Budaya masyarakat memanfaatkan tanaman karet terkait dengan budaya peladang berpindah. Penanaman karet dilakukan sebagai penanda bahwa wilayah tersebut merupakan daerah yang telah dikuasainya. Umumnya tanaman karet yang ditanam berupa stek karet alam. Karena tidak ada pemeliharaan maka persentase tumbuh dan produktifitas getah karet sangat rendah. Meskipun demikian, mampu memberikan kontinuitas pendapatan bagi masyarakat.
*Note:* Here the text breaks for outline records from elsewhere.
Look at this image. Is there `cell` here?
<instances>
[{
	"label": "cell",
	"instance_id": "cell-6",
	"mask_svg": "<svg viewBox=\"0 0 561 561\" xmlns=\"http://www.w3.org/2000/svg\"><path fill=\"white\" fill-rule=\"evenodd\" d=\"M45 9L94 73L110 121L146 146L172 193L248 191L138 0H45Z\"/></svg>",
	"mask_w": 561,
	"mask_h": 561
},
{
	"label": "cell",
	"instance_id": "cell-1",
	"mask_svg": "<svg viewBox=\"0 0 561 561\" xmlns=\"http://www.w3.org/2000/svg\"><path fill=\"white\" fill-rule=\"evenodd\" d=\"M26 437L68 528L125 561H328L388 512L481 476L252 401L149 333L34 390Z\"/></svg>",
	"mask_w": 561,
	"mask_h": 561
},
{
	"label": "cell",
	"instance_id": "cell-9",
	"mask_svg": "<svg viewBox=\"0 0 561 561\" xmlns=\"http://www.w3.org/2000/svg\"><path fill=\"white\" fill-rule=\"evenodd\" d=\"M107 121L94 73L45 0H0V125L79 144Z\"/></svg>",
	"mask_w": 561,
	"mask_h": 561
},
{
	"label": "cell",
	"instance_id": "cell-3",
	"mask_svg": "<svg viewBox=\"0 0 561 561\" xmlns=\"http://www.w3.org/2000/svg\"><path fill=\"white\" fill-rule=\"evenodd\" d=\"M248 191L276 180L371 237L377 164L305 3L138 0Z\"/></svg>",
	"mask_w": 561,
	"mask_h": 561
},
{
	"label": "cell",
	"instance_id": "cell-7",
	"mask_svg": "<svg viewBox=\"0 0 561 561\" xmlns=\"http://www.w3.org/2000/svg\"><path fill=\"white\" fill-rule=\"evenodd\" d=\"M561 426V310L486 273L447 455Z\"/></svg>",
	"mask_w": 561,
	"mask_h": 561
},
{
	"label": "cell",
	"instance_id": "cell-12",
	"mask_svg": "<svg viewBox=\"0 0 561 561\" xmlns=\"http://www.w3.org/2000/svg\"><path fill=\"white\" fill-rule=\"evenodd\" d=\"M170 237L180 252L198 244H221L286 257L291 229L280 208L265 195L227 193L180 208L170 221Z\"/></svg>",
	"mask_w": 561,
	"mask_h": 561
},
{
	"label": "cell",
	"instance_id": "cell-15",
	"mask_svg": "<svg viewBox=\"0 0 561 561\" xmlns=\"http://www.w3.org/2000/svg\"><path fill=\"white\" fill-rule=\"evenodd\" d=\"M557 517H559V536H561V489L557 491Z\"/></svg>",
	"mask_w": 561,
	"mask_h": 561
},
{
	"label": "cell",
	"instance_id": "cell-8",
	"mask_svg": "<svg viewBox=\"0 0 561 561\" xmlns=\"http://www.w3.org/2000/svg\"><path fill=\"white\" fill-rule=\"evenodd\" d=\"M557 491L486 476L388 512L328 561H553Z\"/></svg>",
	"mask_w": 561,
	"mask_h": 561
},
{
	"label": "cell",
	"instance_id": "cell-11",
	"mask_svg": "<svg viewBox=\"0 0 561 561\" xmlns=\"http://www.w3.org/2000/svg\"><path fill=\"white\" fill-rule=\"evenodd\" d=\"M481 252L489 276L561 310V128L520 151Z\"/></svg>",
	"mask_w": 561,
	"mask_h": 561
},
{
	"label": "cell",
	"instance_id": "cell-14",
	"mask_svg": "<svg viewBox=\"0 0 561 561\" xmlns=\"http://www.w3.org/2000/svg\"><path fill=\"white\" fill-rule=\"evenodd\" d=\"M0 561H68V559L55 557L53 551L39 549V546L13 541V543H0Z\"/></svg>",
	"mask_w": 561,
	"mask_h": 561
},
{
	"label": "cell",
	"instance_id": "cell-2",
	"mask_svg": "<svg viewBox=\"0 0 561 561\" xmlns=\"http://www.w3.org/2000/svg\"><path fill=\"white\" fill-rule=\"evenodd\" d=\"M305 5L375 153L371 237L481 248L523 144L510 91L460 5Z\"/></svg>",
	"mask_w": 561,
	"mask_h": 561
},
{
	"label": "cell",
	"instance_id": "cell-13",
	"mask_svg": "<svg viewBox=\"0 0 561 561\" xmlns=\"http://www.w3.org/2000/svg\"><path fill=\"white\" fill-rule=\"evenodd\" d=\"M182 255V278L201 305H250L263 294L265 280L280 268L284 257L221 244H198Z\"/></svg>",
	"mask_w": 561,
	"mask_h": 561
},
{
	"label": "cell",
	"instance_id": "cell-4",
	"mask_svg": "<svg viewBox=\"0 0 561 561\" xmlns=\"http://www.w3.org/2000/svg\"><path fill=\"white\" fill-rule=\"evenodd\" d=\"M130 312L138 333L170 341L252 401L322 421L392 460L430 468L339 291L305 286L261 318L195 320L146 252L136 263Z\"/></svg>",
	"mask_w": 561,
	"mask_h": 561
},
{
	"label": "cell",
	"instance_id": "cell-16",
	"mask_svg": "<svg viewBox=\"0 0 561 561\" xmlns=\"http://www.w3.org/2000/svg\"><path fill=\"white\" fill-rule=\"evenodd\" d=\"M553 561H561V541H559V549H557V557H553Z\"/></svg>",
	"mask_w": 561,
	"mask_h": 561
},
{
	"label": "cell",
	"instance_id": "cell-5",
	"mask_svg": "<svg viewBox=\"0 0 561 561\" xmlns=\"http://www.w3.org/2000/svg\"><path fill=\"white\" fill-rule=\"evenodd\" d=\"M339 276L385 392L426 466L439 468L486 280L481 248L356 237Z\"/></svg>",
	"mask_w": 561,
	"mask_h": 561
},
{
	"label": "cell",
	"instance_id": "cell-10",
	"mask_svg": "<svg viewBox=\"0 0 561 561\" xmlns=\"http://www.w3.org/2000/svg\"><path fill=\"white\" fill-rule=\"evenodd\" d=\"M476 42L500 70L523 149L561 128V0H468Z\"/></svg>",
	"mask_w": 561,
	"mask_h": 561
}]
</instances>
Kontinuitas pendapatan dari karet merupakan jaminan mata pencaharian berkelanjutan, yang disebut Chambers (1986) sebagai sustainability livelihood security. Keberlanjutan mengacu pada pemeliharaan atau produktivitas sumberdaya untuk jangka panjang. Sebuah keluarga yang mempunyai kebun karet mempunyai sumber pendapatan tetap setiap bulannya.

Mengalihkan budaya masyarakat dari menanam tanaman karet ke jenis tanaman lainnya sangat sulit. Pekerjaan yang harus dilakukan adalah mengubah moral ekonomi masyarakat yang semula moral subsisten yang tidak responsif terhadap inovasi, kearah moral ekonomi rasional yang responsif terhadap perubahan (Wharton, 1965 dalam Mardikanto 2010).